In passato i critici della tortura hanno evidenziato le motivazioni morali per osteggiarla, ma presumevano anche che la tortura servisse allo scopo. Sbagliavano.
«La tortura non è un sistema efficace per ottenere informazioni», afferma Roger Koppl, docente di economia alla Feirleight Dickinson University di Madison, New Jersey (Usa).
Ignoranti. «Il perché è presto detto: i torturatori non sanno qual è la verità e non sono in grado di riconoscerla quando viene detta, perciò non sono in grado di promettere che smetteranno di torturare quando l’hanno ottenuta, perché il torturatore non sa neppure se è tutta la verità e tortura per ottenerne di più. Le vittime lo sanno e quindi inventano una verità per cercare di interrompere le torture, oppure nascondono la verità perché rivelarla è inutile». Le conclusioni di Koppl sono spiegate in uno studio pubblicato sulla rivista Episteme.
«La tortura», prosegue, «è uno strumento inadeguato a ottenere informazioni perché non agisce in condizioni reali. Forse ci sono situazioni in cui è efficace, ma sono rare: nella maggior parte dei casi è inutile».
Non razionale. Shane O'Mara, professore di Psicologia sperimentale al Trinity College di Dublino (Irlanda) e autore del saggio Why Torture Doesn't Work, aggiunge che la gravità della tortura compromette la capacità di pensare.
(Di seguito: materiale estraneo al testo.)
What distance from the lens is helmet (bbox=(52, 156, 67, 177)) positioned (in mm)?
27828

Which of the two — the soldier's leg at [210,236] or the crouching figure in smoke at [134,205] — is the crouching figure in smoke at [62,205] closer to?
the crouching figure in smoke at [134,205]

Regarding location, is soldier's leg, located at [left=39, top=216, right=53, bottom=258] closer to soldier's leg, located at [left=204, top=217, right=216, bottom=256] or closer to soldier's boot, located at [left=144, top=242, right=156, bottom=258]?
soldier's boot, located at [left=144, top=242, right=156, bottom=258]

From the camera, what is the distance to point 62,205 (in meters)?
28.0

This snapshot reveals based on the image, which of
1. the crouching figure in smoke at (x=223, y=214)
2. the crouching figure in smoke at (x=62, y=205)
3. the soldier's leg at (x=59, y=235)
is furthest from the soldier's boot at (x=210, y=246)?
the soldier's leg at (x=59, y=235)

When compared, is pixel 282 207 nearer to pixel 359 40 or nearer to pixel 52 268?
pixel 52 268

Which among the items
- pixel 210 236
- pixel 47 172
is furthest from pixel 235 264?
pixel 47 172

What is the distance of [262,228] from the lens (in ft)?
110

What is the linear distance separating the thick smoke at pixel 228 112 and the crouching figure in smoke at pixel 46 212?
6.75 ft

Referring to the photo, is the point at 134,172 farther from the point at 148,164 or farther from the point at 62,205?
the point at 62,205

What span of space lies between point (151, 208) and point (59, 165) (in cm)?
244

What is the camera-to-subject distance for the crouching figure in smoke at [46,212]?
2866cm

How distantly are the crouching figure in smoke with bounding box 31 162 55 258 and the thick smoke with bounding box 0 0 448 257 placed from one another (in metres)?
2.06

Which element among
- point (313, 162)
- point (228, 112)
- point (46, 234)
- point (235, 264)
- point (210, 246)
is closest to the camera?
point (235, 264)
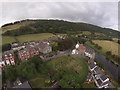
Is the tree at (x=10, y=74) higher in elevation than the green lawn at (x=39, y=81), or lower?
higher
La deprivazione del sonno, l'estremo dolore fisico, la paura di nuove sevizie e lo stress psicologico producono panico, dissociazione, momenti di incoscienza, danni neurologici a lungo termine: danneggiano la memoria e generano un intenso desiderio di parlare, se questo è l'unico modo per far cessare i soprusi.
O'Mara fa l'esempio di un 60enne scampato alle torture in Cambogia: aveva raccontato ai suoi aguzzini di essere un ermafrodita, una spia della CIA presso un vescovo cattolico e il figlio del re di Cambogia in persona. In realtà era un insegnante con la sola colpa di conoscere il francese.
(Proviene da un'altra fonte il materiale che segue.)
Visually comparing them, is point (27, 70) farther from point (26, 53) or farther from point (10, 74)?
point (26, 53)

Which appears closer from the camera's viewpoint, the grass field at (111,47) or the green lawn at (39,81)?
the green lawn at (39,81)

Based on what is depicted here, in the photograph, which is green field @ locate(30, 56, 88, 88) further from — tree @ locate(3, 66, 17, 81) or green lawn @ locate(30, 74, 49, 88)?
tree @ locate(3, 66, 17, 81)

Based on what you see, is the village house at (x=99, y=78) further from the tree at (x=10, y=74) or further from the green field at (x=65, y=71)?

Addestrati a non credere. I torturatori perpetrano un'escalation delle sevizie finché non arrivano alla supposta verità, ma non esiste alcuna prova scientifica del fatto che sappiano capire quando il torturato dice il vero. Si tratta infatti di persone addestrate a credere che gli altri stiano mentendo: spesso le torture proseguono anche se il prigioniero ha confessato, soltanto perché all'aguzzino quella verità non basta.
Le conferme degli aguzzini. Anche le torture più raffinate e terribili, come quella dell'acqua (il waterboarding) sembrano non funzionare. Secondo le dichiarazioni di Bob Baer, ex funzionario della CIA, le informazioni ottenute mediante la tortura dell'acqua non sarebbero affidabili: produrebbero false confessioni. Secondo Baer, il waterboarding è «una cattiva tecnica di interrogatorio: se la tortura è sufficientemente cattiva, è possibile far confessare qualsiasi cosa a chiunque».
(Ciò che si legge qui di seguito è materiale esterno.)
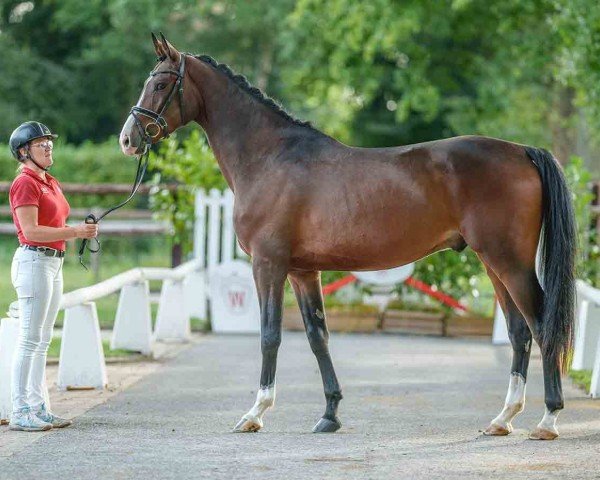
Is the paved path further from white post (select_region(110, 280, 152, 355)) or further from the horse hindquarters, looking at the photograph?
the horse hindquarters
Che cos'è il waterboarding? La tecnica della tortura dell'acqua, definita nel 2005 dal precedente direttore della CIA Porter J. Goss come una "tecnica di interrogatorio professionale", viene così descritta dalla giornalista Julia Layton:
«Il waterboarding, com'è normalmente descritto, prevede che la persona sia legata ad un'asse inclinata, con i piedi in alto e la testa in basso. Coloro che svolgono l'interrogatorio bloccano le braccia e le gambe alla persona in modo che non possa assolutamente muoversi, e le coprono la faccia. In alcune descrizioni, la persona è imbavagliata e qualche tipo di tessuto ne copre il naso e la bocca; in altre, la faccia è avvolta nel cellophane. A questo punto, colui che svolge l'interrogatorio a più riprese vuota dell'acqua sulla faccia della persona. A seconda del tipo di preparazione, l'acqua può entrare effettivamente nelle vie aeree oppure no; l'esperienza fisica di trovarsi sotto un'onda d'acqua sembra essere secondaria rispetto all'effetto psicologico. La mente crede di stare per affogare.»